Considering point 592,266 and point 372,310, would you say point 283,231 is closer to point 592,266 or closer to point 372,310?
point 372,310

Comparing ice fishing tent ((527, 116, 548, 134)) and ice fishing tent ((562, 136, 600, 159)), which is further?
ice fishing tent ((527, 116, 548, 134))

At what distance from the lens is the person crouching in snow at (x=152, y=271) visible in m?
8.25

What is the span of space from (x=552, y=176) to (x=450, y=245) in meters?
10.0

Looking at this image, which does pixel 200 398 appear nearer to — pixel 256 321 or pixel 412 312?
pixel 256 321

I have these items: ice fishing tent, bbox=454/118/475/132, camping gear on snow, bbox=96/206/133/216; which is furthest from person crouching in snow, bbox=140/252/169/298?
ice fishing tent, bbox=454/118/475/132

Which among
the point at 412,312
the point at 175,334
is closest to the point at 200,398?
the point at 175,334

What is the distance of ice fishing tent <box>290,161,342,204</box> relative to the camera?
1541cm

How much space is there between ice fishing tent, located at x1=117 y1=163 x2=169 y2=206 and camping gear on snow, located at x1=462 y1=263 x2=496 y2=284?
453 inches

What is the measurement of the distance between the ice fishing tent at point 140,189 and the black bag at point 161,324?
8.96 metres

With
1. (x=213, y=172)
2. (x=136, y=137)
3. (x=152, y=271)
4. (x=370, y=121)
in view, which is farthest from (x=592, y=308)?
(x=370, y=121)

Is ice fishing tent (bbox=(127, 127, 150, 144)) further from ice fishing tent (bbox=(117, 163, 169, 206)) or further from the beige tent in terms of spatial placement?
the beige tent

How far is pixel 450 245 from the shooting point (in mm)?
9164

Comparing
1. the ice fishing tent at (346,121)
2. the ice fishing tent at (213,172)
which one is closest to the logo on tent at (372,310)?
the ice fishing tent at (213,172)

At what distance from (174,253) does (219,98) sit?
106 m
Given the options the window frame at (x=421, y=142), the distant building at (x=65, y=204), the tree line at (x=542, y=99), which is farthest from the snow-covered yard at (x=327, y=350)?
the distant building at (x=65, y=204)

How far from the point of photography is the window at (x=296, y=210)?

● ● ●

Exercise directions ::
Copy every record above word for word.

Response to the exercise ::
Considering point 592,266 and point 372,310, would you say point 283,231 is closer to point 592,266 or closer to point 372,310?
point 372,310

Comparing ice fishing tent ((527, 116, 548, 134)) and ice fishing tent ((562, 136, 600, 159)), which is further?
ice fishing tent ((527, 116, 548, 134))

At what distance from the lens is the person crouching in snow at (x=152, y=271) visible in m?
8.25

What is the span of space from (x=552, y=176) to (x=450, y=245) in meters?
10.0

Looking at this image, which does pixel 200 398 appear nearer to — pixel 256 321 or pixel 412 312?
pixel 256 321

I have these items: ice fishing tent, bbox=454/118/475/132, camping gear on snow, bbox=96/206/133/216; which is furthest from person crouching in snow, bbox=140/252/169/298?
ice fishing tent, bbox=454/118/475/132

Which among
the point at 412,312
the point at 175,334
is closest to the point at 200,398?
the point at 175,334

What is the distance of ice fishing tent <box>290,161,342,204</box> relative to the camera?
1541cm

How much space is there between ice fishing tent, located at x1=117 y1=163 x2=169 y2=206 and camping gear on snow, located at x1=462 y1=263 x2=496 y2=284?
453 inches

What is the measurement of the distance between the ice fishing tent at point 140,189 and the black bag at point 161,324?
8.96 metres

With
1. (x=213, y=172)
2. (x=136, y=137)
3. (x=152, y=271)
4. (x=370, y=121)
in view, which is farthest from (x=592, y=308)?
(x=370, y=121)

Is ice fishing tent (bbox=(127, 127, 150, 144)) further from ice fishing tent (bbox=(117, 163, 169, 206)) or further from the beige tent in terms of spatial placement?
the beige tent

How far is pixel 450 245 from the shooting point (in mm)?
9164

Comparing
1. the ice fishing tent at (346,121)
2. the ice fishing tent at (213,172)
which one is closest to the logo on tent at (372,310)?
the ice fishing tent at (213,172)

At what distance from (174,253) does (219,98) sit?
106 m
Given the options the window frame at (x=421, y=142), the distant building at (x=65, y=204), the tree line at (x=542, y=99), which is farthest from the snow-covered yard at (x=327, y=350)?
the distant building at (x=65, y=204)

How far from the point of photography is the window at (x=296, y=210)?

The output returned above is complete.